The wash water tank was intended to store deck and cargo hold wash water and is not listed on the Strongfield’s International Oil Pollution Prevention certificate. Between May 5, 2017, and the Strongfield’s arrival in Canada, the Redwise crew made several additional transfers of unprocessed oily bilge waste into the wash water tank to avoid overboard discharges of untreated bilge water.

On May 19, 2017, as the Strongfield was transiting the Panama Canal, an Algoma employee boarded the vessel and remained onboard until the vessel’s arrival in Canada, where he assumed the duties of Chief Engineer. On May 30, 2017, the Strongfield arrived in Sept-Iles, Quebec, Canada, where the Redwise crew handed over operation of the vessel to an Algoma crew. Although some of the Algoma crew were advised that the wash water tank contained unprocessed oily bilge water, Algoma acted negligently in failing to inform all onboarding Algoma crewmembers and the inspectors of the contents of the wash water tank, according to the Justice Department.

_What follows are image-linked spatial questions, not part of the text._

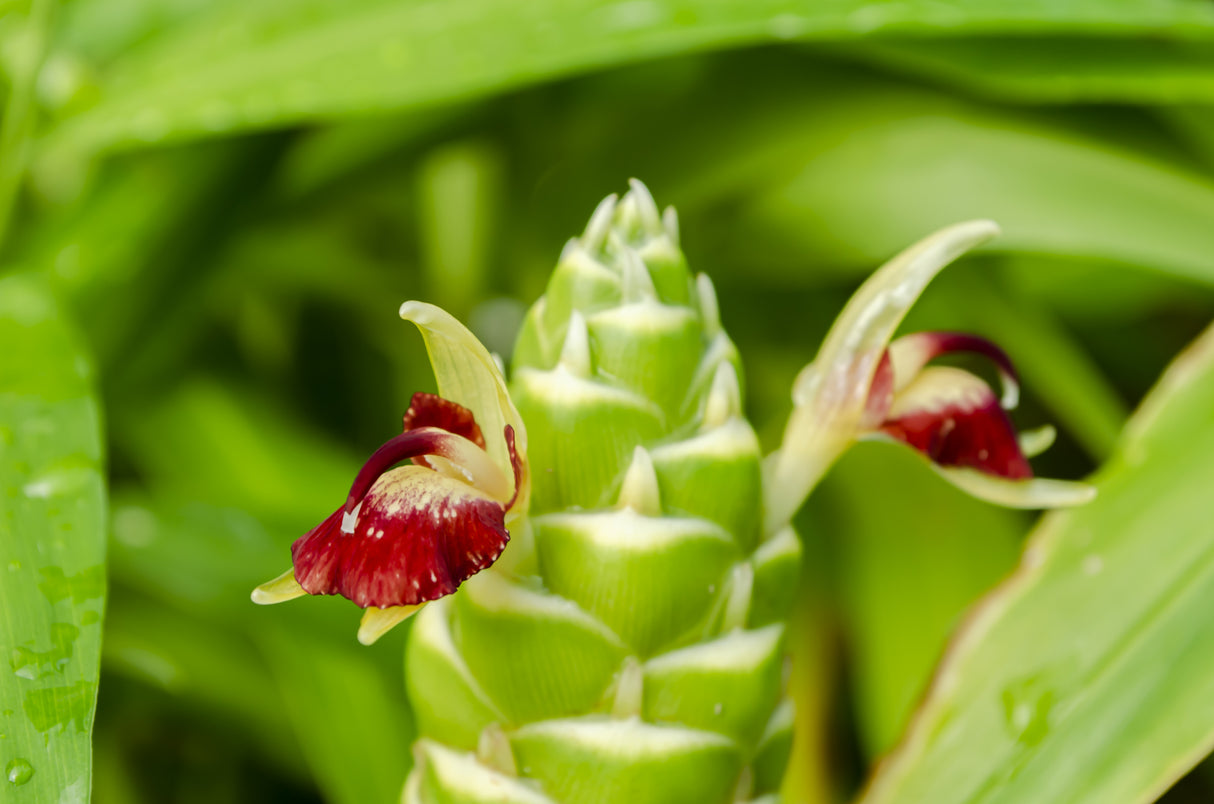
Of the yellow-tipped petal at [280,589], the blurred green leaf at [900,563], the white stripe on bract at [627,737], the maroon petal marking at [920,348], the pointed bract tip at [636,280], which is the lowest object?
the blurred green leaf at [900,563]

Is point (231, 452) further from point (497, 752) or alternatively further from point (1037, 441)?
point (1037, 441)

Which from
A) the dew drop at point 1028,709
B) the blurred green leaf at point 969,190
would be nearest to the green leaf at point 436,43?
the blurred green leaf at point 969,190

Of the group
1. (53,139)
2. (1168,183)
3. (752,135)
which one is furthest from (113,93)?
(1168,183)

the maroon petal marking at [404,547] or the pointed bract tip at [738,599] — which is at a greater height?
the maroon petal marking at [404,547]

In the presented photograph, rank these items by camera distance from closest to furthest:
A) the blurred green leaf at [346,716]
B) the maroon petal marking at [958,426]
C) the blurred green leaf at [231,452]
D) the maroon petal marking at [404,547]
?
1. the maroon petal marking at [404,547]
2. the maroon petal marking at [958,426]
3. the blurred green leaf at [346,716]
4. the blurred green leaf at [231,452]

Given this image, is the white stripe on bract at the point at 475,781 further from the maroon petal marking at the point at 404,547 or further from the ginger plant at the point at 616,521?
the maroon petal marking at the point at 404,547

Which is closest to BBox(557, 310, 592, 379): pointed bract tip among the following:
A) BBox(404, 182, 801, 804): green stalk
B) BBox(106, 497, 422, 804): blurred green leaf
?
BBox(404, 182, 801, 804): green stalk
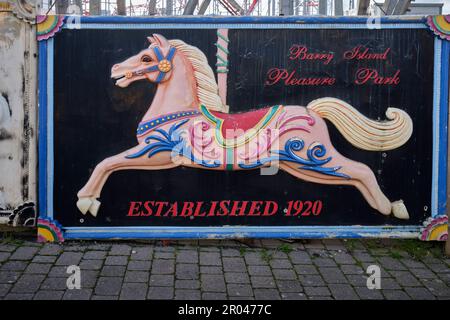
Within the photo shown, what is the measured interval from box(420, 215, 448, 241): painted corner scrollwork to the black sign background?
18 cm

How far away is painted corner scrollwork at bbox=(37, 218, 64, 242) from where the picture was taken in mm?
5090

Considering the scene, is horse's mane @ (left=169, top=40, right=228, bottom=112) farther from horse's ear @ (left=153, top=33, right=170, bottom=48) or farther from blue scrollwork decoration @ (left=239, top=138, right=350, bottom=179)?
blue scrollwork decoration @ (left=239, top=138, right=350, bottom=179)

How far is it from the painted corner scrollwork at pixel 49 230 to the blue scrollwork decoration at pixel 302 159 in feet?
6.66

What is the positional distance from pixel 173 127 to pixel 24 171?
64.0 inches

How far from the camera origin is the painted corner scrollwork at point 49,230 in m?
5.09

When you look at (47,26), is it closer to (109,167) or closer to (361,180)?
(109,167)

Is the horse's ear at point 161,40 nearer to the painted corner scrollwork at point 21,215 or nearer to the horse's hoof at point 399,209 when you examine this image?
the painted corner scrollwork at point 21,215

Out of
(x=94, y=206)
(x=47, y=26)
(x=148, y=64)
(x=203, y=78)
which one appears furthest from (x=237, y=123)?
(x=47, y=26)

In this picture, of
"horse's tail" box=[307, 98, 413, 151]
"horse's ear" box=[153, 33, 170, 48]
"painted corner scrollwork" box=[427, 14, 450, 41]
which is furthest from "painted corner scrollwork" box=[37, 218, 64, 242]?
"painted corner scrollwork" box=[427, 14, 450, 41]

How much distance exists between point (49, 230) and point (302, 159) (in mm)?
2762

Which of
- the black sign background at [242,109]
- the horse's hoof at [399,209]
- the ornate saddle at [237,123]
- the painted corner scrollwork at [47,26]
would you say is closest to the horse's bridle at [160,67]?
the black sign background at [242,109]

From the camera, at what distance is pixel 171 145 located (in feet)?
16.6

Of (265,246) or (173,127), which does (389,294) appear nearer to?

A few weeks later, the Stongfield was transiting Lake Ontario. While in U.S. waters, the 3rd officer on board the Strongfield requested permission to empty the contents of the wash water tank into Lake Ontario, and the captain approved the discharge.

“Because Algoma had negligently failed to inform the 3rd officer and the captain what the wash water tank contained, approximately 11,887 gallons of unprocessed oily bilge water were released into Lake Ontario,” the Justice Department said in a statement. “The discharge was stopped when another Algoma employee learned of the discharge and informed the 3rd officer and captain that the wash water tank contained unprocessed oily bilge water and instructed them to stop the discharge immediately. After the incident, Algoma contacted Canadian and U.S. authorities to report the discharge.”

“The very purpose of the Clean Water Act is to protect our natural resources, including one of our nation’s greatest natural treasures, the Great Lakes, from harm,” said U.S. Attorney James P. Kennedy for the Western District of New York. “This conviction and the fine imposed sends a strong message that those who violate the Clean Water Act will be held accountable for their actions. This penalty also ensures that this defendant will be monitored in the future and will be strictly obligated to comply with those environmental laws and regulations that protect our waters, our fisheries, our wildlife, and each of us.”

In addition to the fine, Algoma was put on probation for a period of three years during which it must implement an environmental compliance plan.